Das beweise nur, dass die SPD weder die Kraft noch den Willen habe, für den Landkreis eine Verkehrsentlastung zu erreichen. Das Thema hatte die Mitglieder des Ortsverbandes während des gesamten vergangenen Jahres beschäftigt. Auf verschiedenen Veranstaltungen wurde diskutiert. „Dabei wurde deutlich: Die Menschen wollen und brauchen die Nordumfahrung. Gerade in Grucking, aber auch im gesamten Gemeindebreich sind wir massiv vom Verkehr betroffen“, sagte Scharf. Die Beschlüsse im Kreistag seien eindeutig, nahezu jede Partei habe die Nordumfahrung in ihrem Wahlprogramm.

„Als Kreisräte sind wir nicht gewählt abzuwarten. Unsere Verantwortung und der Auftrag der Bürger ist, Probleme zu lösen“, so Scharf. Die Bürger könnten darauf bauen, dass die drei Fraunberger Kreisräte Hans Wiesmaier, Sebastian Haindl und Scharf sich mit aller Kraft dafür einsetzen. „Keine andere Gemeinde in unserer Größe ist so stark im Kreistag vertreten. Das ist ein absolutes Prädikat“, meinte Scharf.

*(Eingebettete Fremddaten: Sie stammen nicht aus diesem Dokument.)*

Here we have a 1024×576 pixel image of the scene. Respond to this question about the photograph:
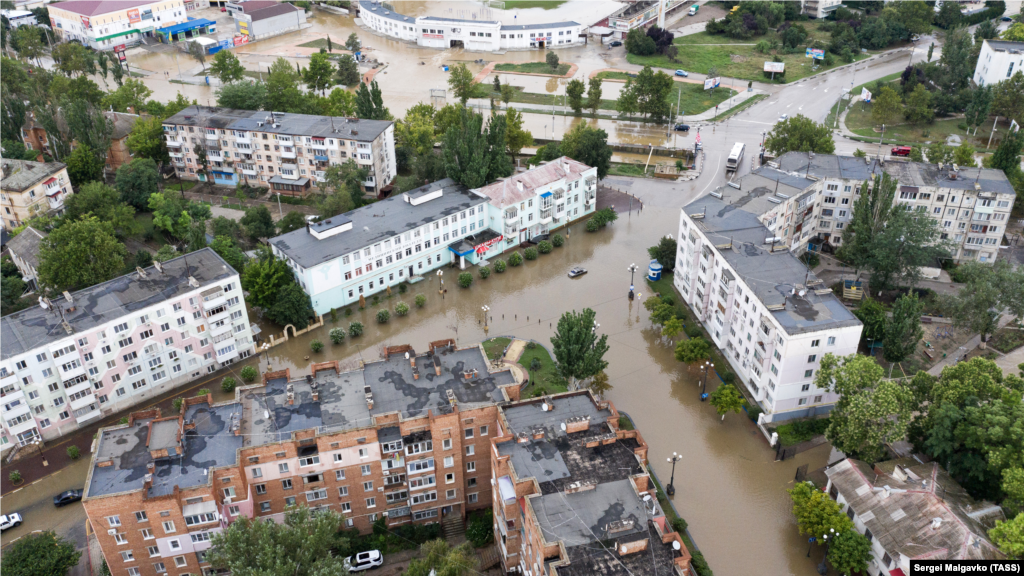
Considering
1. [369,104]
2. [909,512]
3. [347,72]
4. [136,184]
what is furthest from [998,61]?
[136,184]

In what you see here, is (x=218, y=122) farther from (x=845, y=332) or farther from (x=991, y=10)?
(x=991, y=10)

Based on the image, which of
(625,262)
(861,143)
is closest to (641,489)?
(625,262)

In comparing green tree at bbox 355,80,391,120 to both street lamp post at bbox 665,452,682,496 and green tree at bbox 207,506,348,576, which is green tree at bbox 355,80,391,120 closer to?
street lamp post at bbox 665,452,682,496

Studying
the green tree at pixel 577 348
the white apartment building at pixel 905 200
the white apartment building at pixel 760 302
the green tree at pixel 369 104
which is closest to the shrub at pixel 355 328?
the green tree at pixel 577 348

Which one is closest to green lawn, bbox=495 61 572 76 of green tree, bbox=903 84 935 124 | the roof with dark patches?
green tree, bbox=903 84 935 124

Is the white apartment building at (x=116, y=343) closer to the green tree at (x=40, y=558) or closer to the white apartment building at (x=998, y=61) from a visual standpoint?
the green tree at (x=40, y=558)

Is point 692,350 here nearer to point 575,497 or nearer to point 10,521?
point 575,497
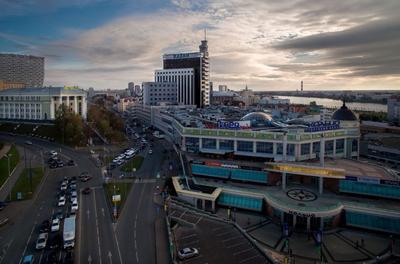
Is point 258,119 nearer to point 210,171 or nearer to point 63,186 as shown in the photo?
point 210,171

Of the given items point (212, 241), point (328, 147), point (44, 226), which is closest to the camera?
point (212, 241)

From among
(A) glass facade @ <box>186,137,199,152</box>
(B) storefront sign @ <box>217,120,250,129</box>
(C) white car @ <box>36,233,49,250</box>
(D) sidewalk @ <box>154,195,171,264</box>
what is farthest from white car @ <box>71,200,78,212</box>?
(B) storefront sign @ <box>217,120,250,129</box>

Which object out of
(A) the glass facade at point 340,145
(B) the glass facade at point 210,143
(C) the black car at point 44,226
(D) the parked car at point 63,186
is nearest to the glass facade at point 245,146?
(B) the glass facade at point 210,143

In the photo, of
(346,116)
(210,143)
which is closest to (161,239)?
(210,143)

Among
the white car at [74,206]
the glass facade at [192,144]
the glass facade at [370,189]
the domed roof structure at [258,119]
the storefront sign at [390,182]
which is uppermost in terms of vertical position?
the domed roof structure at [258,119]

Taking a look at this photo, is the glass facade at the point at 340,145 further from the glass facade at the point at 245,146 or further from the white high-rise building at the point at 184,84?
the white high-rise building at the point at 184,84
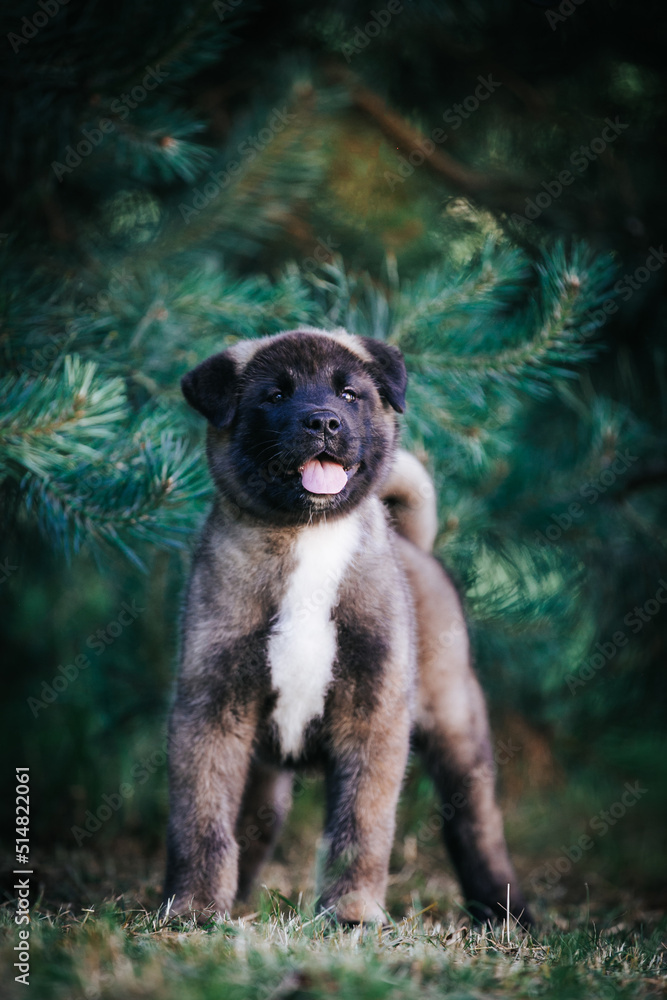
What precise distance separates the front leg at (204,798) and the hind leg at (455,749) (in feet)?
2.80

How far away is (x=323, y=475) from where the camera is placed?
8.93ft

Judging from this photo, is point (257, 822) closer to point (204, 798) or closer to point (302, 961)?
point (204, 798)

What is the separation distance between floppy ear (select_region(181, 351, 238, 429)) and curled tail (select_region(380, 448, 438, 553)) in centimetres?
73

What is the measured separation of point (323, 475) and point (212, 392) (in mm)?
446

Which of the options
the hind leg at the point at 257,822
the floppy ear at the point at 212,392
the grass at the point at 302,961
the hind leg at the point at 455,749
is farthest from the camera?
the hind leg at the point at 257,822

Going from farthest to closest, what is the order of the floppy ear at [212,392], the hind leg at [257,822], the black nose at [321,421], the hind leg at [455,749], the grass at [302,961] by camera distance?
the hind leg at [257,822] < the hind leg at [455,749] < the floppy ear at [212,392] < the black nose at [321,421] < the grass at [302,961]

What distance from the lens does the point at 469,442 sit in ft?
11.4

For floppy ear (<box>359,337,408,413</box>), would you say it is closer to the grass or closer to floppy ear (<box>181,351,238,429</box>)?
floppy ear (<box>181,351,238,429</box>)

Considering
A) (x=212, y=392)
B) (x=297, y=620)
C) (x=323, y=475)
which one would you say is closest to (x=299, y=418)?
(x=323, y=475)

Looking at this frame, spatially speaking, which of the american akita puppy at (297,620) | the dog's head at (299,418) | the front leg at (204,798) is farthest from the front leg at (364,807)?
the dog's head at (299,418)

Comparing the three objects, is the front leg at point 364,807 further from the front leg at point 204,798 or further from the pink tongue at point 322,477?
the pink tongue at point 322,477

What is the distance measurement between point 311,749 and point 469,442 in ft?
4.30

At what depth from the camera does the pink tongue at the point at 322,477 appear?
2705 mm

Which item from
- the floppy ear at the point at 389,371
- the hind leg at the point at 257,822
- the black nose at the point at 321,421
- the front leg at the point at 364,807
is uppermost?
the floppy ear at the point at 389,371
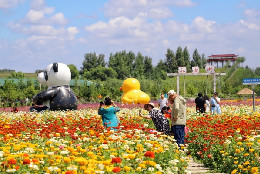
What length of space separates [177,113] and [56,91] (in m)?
8.87

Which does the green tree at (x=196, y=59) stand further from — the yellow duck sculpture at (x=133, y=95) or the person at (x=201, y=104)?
the person at (x=201, y=104)

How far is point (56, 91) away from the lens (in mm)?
15125

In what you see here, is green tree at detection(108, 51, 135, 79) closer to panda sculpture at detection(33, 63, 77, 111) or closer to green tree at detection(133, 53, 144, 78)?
green tree at detection(133, 53, 144, 78)

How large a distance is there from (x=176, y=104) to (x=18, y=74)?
6252 cm

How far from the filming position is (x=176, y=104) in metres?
7.09

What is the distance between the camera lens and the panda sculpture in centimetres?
1502

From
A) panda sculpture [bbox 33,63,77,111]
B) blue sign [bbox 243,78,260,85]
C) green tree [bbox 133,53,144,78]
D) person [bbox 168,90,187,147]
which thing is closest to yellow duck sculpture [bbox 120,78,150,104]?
panda sculpture [bbox 33,63,77,111]

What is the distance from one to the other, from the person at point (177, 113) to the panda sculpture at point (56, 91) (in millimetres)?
8478

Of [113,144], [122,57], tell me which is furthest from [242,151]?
[122,57]

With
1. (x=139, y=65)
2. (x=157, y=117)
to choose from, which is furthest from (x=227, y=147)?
(x=139, y=65)

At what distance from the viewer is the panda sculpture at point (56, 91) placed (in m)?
15.0

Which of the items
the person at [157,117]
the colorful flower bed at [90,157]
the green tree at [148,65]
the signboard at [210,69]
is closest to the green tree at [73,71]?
the green tree at [148,65]

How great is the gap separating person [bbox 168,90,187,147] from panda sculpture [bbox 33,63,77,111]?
848 cm

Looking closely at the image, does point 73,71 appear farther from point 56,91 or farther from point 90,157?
point 90,157
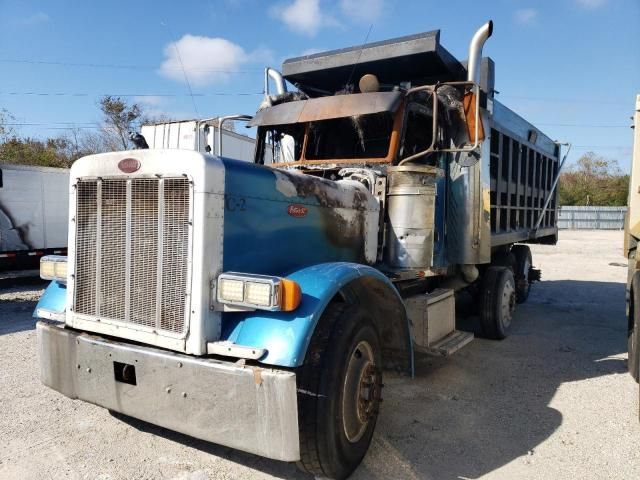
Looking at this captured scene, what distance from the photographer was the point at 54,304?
3482 millimetres

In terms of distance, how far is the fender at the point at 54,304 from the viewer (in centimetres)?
339

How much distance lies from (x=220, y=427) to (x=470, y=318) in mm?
5930

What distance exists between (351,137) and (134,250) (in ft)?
8.25

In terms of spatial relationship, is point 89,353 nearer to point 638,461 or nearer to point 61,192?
point 638,461

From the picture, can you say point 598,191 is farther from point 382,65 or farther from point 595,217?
point 382,65

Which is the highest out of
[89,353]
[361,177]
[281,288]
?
[361,177]

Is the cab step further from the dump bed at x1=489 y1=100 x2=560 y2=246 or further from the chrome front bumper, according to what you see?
the chrome front bumper

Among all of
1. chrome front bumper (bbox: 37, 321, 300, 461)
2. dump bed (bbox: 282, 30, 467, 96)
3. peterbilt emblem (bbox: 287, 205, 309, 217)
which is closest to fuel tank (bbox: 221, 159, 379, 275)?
peterbilt emblem (bbox: 287, 205, 309, 217)

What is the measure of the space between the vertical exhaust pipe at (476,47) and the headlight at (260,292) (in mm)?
3017

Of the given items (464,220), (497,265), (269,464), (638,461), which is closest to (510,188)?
(497,265)

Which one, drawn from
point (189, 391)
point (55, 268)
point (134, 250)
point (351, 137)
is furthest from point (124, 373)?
point (351, 137)

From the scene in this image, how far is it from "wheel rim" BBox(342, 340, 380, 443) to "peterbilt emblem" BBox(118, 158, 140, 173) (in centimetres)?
172

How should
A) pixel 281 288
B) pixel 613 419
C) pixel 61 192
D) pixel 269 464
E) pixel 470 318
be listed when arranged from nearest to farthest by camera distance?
pixel 281 288 → pixel 269 464 → pixel 613 419 → pixel 470 318 → pixel 61 192

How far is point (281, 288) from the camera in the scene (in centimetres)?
259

Es gelte zu verhindern, dass neben Rekordzahlen wie beim Zuzug, dem Wirtschaftswachstum und den Passagierzahlen am Flughafen München noch ein weiterer Wert angesteuert werde - der Rekord-Verkehrsinfarkt. Der drohe, wenn nichts beim S-Bahn-Ringschluss vorangehe. „Keinen Millimeter kommt Bayerns Wirtschaftsminister Martin Zeil voran. Zur Weiterentwicklung der Region ist nicht nur der Flugplatz von enormer Bedeutung, sondern auch jeder Dorfplatz“, mahnte Scharf.

Wenn der Landkreis liebens- und lebenswerte Heimat bleiben solle, dann werde es höchste Zeit, die Verkehrsprobleme zu lösen und nicht die Menschen mit ständig neuen Einschleifvarianten für die S-Bahn zu verunsichern, so die Ortsvorsitzende.